The San Diego County Apartment Association has staked its opposition to proposed legislation ranging from whether tenants will be able to smoke in their units to parcel and split-roll taxes.
On April 10, Sacramento attorney and San Diego County Apartment Association lobbyist Stephen Carlson discussed several potential laws in Assembly or state Senate committees -- legislation that could have a profound impact on how landlords conduct their businesses -- during the San Diego County Apartment Association’s 38th Annual Education Conference & Expo.
Carlson said some 2,000 potential laws are up for consideration by the California Legislature this year in a political climate where Democrats have the governorship and more than a two-thirds supermajority in the state.
This creates a climate that tips the balance in favor of the tenant, and in the case of AB 746, tenants who don’t smoke, Carlson said.

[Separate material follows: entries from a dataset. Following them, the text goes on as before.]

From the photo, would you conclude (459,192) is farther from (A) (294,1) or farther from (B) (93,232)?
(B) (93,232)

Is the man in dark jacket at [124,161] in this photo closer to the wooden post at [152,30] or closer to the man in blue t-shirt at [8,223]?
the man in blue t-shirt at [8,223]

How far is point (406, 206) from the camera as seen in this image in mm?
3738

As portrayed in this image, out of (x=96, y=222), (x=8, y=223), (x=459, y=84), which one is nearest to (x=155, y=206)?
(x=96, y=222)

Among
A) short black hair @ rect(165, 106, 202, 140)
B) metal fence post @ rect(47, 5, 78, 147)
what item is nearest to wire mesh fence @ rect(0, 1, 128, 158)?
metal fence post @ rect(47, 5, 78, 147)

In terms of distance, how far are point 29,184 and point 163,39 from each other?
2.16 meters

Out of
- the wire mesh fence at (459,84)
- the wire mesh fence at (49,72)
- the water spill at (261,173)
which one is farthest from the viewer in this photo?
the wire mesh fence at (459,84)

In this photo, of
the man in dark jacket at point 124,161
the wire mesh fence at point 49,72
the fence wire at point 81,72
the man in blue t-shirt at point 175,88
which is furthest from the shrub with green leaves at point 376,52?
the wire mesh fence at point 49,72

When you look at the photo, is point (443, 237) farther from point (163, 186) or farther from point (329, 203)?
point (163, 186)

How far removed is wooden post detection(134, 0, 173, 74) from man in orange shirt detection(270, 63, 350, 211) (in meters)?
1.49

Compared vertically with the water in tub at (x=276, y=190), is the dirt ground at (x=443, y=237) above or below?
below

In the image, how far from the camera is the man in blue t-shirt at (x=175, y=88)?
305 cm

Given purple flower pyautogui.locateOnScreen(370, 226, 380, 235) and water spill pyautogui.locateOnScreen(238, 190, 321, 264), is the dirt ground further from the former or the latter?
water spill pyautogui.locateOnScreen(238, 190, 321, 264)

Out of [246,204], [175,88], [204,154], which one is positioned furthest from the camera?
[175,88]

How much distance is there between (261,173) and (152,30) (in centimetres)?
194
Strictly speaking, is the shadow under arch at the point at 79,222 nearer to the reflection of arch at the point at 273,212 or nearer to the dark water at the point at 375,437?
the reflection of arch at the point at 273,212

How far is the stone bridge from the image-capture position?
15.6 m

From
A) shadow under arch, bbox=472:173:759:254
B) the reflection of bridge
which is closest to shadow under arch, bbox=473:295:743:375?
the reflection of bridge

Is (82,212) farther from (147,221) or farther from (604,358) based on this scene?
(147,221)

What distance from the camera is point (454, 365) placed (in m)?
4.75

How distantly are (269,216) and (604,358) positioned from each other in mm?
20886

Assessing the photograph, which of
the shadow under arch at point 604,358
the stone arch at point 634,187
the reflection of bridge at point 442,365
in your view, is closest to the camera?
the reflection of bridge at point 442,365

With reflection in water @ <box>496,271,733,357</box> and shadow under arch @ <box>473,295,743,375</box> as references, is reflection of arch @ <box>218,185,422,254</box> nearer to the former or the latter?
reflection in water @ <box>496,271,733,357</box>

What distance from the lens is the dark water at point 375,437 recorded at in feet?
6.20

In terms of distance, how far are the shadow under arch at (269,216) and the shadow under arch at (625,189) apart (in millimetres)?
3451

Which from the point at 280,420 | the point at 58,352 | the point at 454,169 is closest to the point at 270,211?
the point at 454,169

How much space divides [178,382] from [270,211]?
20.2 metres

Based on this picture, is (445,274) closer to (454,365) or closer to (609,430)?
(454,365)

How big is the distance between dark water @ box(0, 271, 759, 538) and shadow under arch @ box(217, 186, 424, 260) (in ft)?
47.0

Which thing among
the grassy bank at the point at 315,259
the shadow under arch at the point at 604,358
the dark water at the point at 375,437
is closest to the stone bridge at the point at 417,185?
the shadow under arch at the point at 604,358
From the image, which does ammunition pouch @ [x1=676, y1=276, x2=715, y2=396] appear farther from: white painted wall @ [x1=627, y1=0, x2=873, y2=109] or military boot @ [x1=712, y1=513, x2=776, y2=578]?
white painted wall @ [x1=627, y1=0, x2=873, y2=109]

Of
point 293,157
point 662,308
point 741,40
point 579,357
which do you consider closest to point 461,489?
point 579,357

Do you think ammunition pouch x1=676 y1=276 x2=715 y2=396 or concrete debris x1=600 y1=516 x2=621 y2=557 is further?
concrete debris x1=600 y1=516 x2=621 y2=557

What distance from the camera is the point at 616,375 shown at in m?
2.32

AB 746, sponsored by Assemblyman Marc Levine, D-San Rafael, would ban smoking in complexes with two or more units, except in designated areas of the complexes.
SDCAA spokeswoman Molly Kirkland said this would be a terrible idea.
“You shouldn’t have to be the smoking police,” Kirkland said.
This is just one of the many measures that stand to have a local impact and Carlson said keeping up with them all hasn’t been easy.
“Eight bills would either increase parcel or property taxes,” Carlson said.
For example, Carlson said SCA 3 by state Sen. Mark Leno, D-San Francisco, would allow school districts, community college districts and county offices of education to impose, increase or extend parcel taxes with a 55 percent threshold rather than the two-thirds requirement under the current statute.
AB 59, authored by Democratic Oakland Assemblyman Rob Bonta, is another parcel tax measure that has raised the ire of the California Apartment Association.
The legislation would allow school districts to impose different parcel tax rates based on whether the property is residential, commercial or industrial.
Carlson noted there are multiple bills concerning a split-roll tax whereby Proposition 13 protections for commercial properties (including apartments) that have been in place for decades, would be lifted.
“The idea of a split-roll property tax has been fully vetted and consistently rejected since the passage of Proposition 13 in 1978,” wrote Gina Rodriguez, CalTax vice president of tax policy in a March letter to the Assembly Revenue & Taxation Committee.
“While some believe that a split-roll would bring in additional revenue, it would stifle the state’s economic growth in the long term. From what is known about the economic impacts of split-roll, it remains an ill-advised idea.”
A variation on the split-roll, AB 188 by San Francisco Democratic State sen. Tom Ammiano, states a reassessment would be triggered when 100 percent of the ownership is transferred in cumulative transactions in a rolling three-year period.
“Then there are four bills in Sacramento that would require landlords to pay interest on security deposits,” Carlson added. “If you screw up and don’t pass these monies back including the interest, you could be sued. We’re definitely opposing that.”
One of these bills -- SB 603, also by Leno -- would prohibit the interest on deposits to commingle with an owner’s operating accounts, and would increase penalties on landlords who fail to return the deposits.
“Some tenant organizations say that it’s landlord theft not to pay interest on security deposits,” Carlson said.
Landlord advocate organizations have long complained that evicting a nonpaying tenant seems to be getting harder.
Now, Carlson said another bill by Ammiano could make the process even more difficult.
AB 969 would do two things: first, it states a tenant is not in default on the rent if that payment or a portion thereof is being withheld because of what they contend are needed repairs.
Carlson said the problem with this idea is the tenant could make complaints “ad nauseum” just to get out of paying the rent.
Secondly, AB 969 would allow a jury to determine whether the tenant has a valid claim. This determination is typically made by court judges today.
Carlson argued existing statutes are on the books that already allow the withholding of rent if the problems affect a unit’s habitability.
As for the need for juries, Carlson said they would further gum up an already clogged court system.
“Jury trials are not common, except in certain areas of the state where tenant attorneys use it as a delay tactic to prolong the eviction process and to improve their client’s bargaining position,” Carlson added.